The Slatest

Robert Mugabe’s Wife Is Probably Going to Get Away With Beating a South African Model With an Extension Cord

Zimbabwe President Robert Mugabe with his wife, Grace Mugabe, during a rally at Rudhaka Stadium in Marondera on June 2.

AFP/Getty Images

In one of the tawdrier ongoing international political scandals, an alleged assault by Zimbabwe’s first lady has created a diplomatic crisis for South Africa this week.

It all started on Sunday when Grace Mugabe, wife of President Robert Mugabe, walked in on her two adult sons and a model named Gabriella Engels at an upscale hotel in Johannesburg. The sons are university students there and have appeared in the tabloids before for their hard-partying ways.

It’s not clear what the three were doing that upset the first lady, but Engels says Mugabe began beating her with an extension cord. Engels has posted a photo on Twitter of a nasty gash to her forehead and expressed concern that it could affect her modeling career.

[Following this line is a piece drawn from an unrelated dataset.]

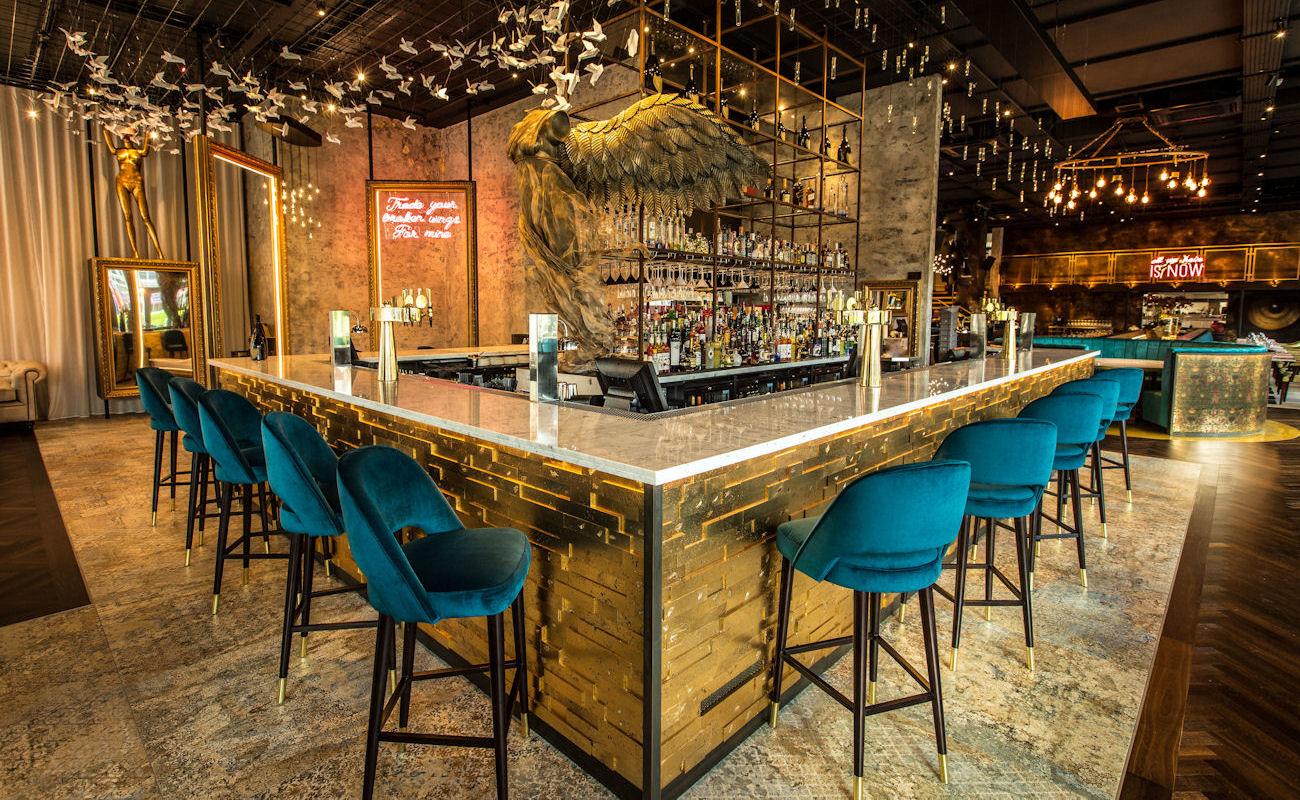 Living Room Bar Manchester Manchester Bar News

Mugabe has not yet been charged but struck a deal with authorities to appear in court on Tuesday. She didn’t show. Her current whereabouts are unknown, but she is reportedly still in South Africa and police have issued a “red alert” on the country’s borders to prevent her from leaving. She has asked for diplomatic immunity, and according to one source, it was granted on Friday. President Mugabe is also in South Africa: He’s attending a regional summit this weekend but traveled there early to deal with his wife’s situation.

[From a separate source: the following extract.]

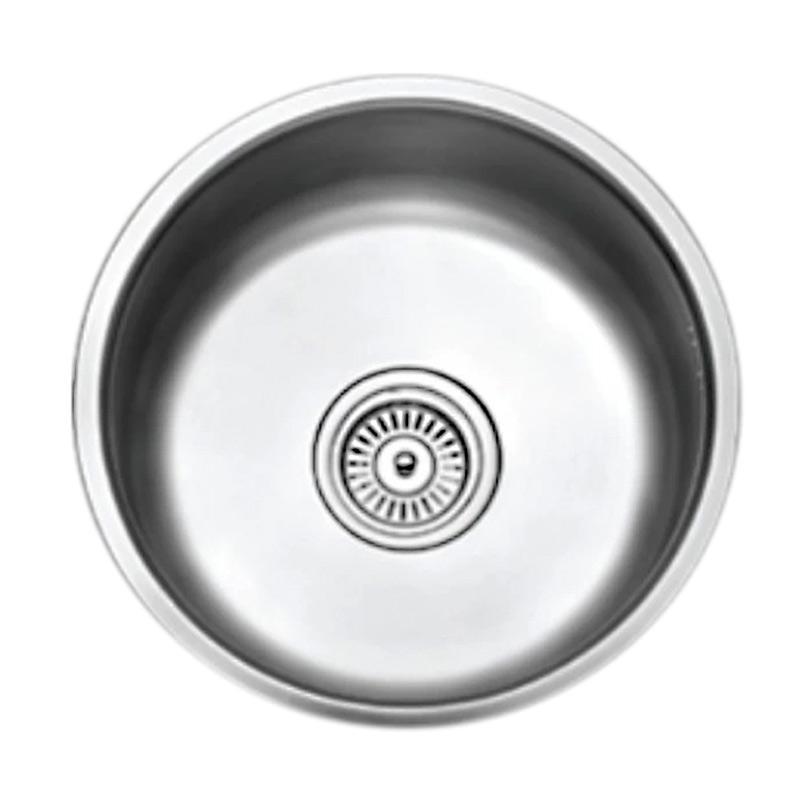 Modena Ks 2100 Kitchen Sinks Tempat Cuci Piring [Kab.Bandung}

This isn’t the first time Grace’s temper has gotten her into trouble abroad, though usually nosy journalists are her preferred target. She was granted immunity after an alleged attack on a British photographer in 2009. Just a few weeks ago, she was briefly detained in Singapore after she reportedly assaulted reporters and threw their cellphones into a pond. She paid the victims $1,300 each, according to local media. She’s also famous for her overseas shopping sprees, including reportedly once spending $96,000 in a single day on luxury goods in Paris and taking 15 carts worth of purchases into the first-class lounge of the Singapore airport. (Zimbabwe is one of the poorest countries in the world with 37 percent of households suffering from malnutrition.)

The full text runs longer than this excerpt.